CD26 as a Prognostic Marker in Allogeneic Hematopoietic Stem Cell Transplantation

Background: The success of hematopoietic stem cell transplantation (HSCT) depends upon donor stem cell harvest. Conventionally CD34 has been considered as marker of hematopoietic stem cells; however, the association of CD34+ cells with post-transplant outcomes has not been consistent. Current efforts are focused on identification of new markers that serve as potential predictors of post-transplant clinical outcome. Methods: This study includes donor harvests collected from twenty-three allogeneic donors during period 2008-2009 and respective transplant recipients followed for clinical outcomes till March 2019. Percent CD26+ and CD34+ cells in PBSC harvest were analyzed using flow cytometry. Infused dose of CD26+ and CD34+ cells was evaluated for its association with various clinical outcomes. Findings: Median donor and patient age was 28 and 24 years, respectively; 13 and 17 were males, respectively.
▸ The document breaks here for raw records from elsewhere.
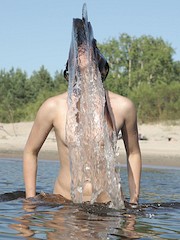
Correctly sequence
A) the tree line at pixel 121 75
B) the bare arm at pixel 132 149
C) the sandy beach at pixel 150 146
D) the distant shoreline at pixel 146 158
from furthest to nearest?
the tree line at pixel 121 75 → the sandy beach at pixel 150 146 → the distant shoreline at pixel 146 158 → the bare arm at pixel 132 149

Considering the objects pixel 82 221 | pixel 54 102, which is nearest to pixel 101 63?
pixel 54 102

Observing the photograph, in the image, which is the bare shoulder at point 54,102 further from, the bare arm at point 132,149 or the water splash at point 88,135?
the bare arm at point 132,149

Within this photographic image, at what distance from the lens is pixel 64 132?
509 cm

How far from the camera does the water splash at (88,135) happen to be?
197 inches

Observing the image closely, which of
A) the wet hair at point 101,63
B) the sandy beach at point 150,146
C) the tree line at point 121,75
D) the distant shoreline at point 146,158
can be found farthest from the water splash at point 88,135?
the tree line at point 121,75

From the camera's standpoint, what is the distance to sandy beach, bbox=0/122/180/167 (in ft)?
58.5

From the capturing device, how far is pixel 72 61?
506cm

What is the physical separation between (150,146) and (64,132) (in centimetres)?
1515

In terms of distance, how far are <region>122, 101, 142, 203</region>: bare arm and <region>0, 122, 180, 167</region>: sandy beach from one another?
37.0 ft

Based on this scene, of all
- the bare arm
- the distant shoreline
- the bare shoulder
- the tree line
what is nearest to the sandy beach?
the distant shoreline

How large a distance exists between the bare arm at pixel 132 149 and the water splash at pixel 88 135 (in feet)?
0.54

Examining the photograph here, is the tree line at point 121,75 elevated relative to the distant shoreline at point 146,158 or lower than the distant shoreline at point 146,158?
elevated

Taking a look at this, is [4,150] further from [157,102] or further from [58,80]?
[58,80]

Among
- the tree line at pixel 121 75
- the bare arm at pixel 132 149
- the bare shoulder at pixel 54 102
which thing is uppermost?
the tree line at pixel 121 75
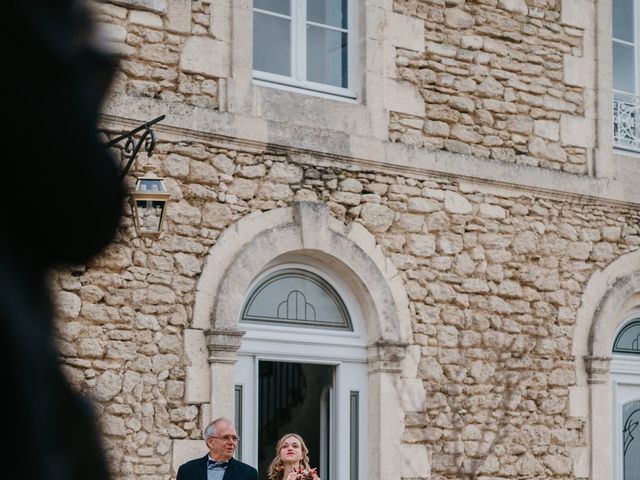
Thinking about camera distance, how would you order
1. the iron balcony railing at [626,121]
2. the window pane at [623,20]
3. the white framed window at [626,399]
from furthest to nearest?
the window pane at [623,20] < the iron balcony railing at [626,121] < the white framed window at [626,399]

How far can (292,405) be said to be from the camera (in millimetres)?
8883

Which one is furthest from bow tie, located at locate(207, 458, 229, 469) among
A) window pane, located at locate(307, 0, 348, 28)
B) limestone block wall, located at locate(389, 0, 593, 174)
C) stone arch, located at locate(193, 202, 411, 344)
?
window pane, located at locate(307, 0, 348, 28)

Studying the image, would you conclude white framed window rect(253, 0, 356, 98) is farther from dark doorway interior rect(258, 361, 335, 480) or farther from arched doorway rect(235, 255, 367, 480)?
dark doorway interior rect(258, 361, 335, 480)

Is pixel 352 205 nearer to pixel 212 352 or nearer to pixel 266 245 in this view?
pixel 266 245

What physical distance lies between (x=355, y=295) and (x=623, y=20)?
12.8 ft

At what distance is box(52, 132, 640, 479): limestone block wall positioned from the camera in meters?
7.81

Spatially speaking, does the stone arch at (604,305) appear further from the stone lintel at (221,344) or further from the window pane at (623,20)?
the stone lintel at (221,344)

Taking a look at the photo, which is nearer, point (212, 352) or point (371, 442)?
point (212, 352)

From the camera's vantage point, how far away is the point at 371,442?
902 centimetres

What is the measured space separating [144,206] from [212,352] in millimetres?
1124

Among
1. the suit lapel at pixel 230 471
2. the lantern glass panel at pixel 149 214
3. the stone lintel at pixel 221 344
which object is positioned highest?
the lantern glass panel at pixel 149 214

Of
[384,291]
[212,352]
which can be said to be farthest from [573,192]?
[212,352]

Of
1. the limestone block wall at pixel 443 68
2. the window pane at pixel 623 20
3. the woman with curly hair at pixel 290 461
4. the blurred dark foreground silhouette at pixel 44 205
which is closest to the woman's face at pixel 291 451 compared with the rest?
the woman with curly hair at pixel 290 461

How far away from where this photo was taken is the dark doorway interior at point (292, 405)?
8688 millimetres
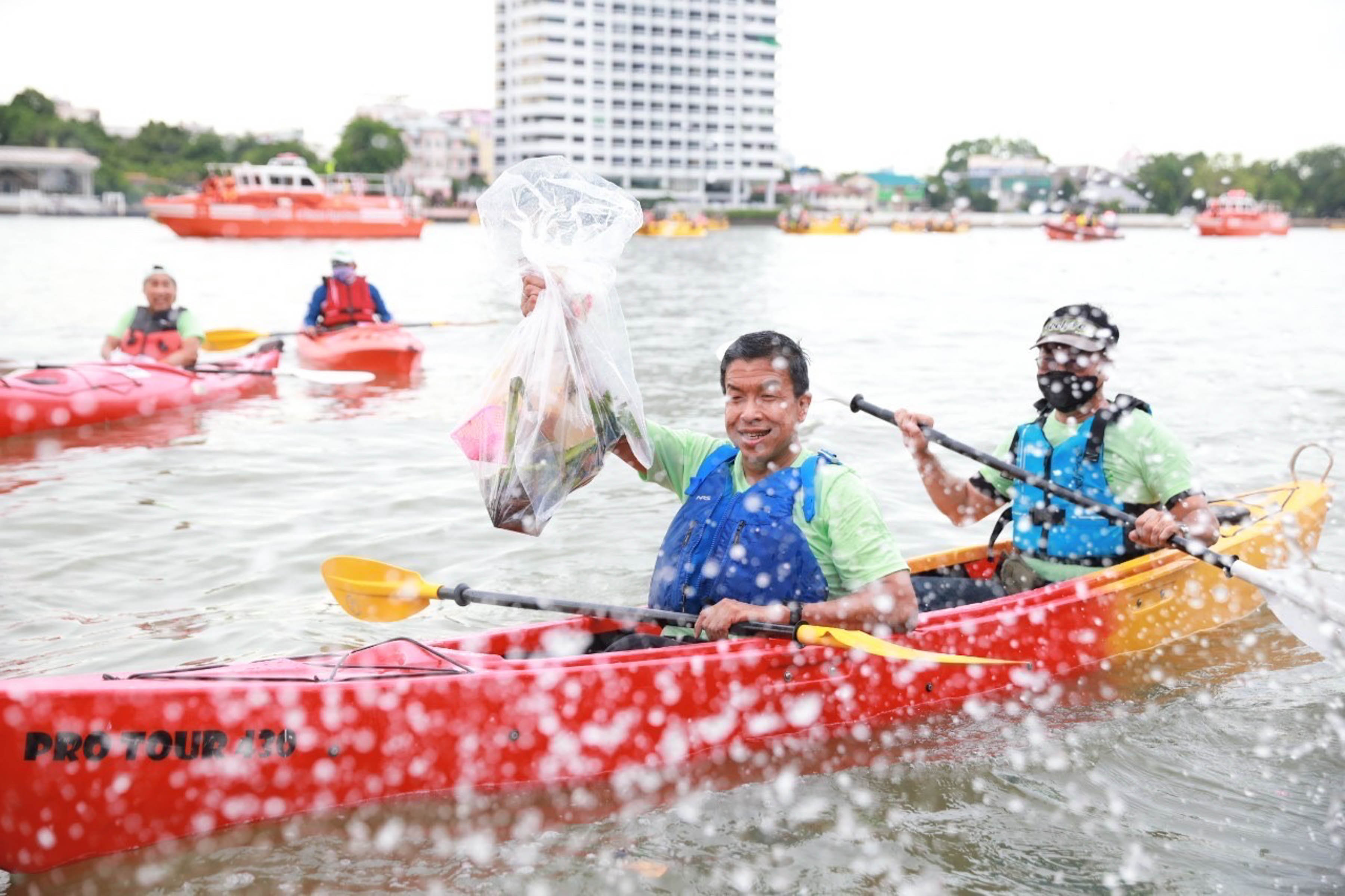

Median CD34br CD45lo HSC expression was 0·57% (IQR 0·24-1·03) while median CD26 expression was 19·64% (IQR 8·96-33·56) of all nucleated cells. Lower CD26 expression correlated with lower risk of developing aGvHD (p=0·056). Higher infused CD26+ cell dose was associated with early WBC engraftment (p=0·004), higher risk of CMV reactivation (p=0·020) and a tendency to lower overall survival (p=0·066). There was no correlation between infused CD26+ and CD34+ cell dose. Interpretation: This forms the first study suggesting CD26 expression on donor harvest and CD26+ cell dose may serve as potential markers for transplant outcomes. If validated further in larger studies, it may be helpful in management of GvHD prophylaxis and improving survival with risk-based tailored therapeutics. Funding Statement: This study was funded by Indian Co-operative Oncology Network- Academic Research Organization, Mumbai, India. Declaration of Interests: Authors declare no potential financial conflicts of interest. Ethics Approval Statement: The study was approved by the institutional ethics committee. All patients and donors provided consent for study participation.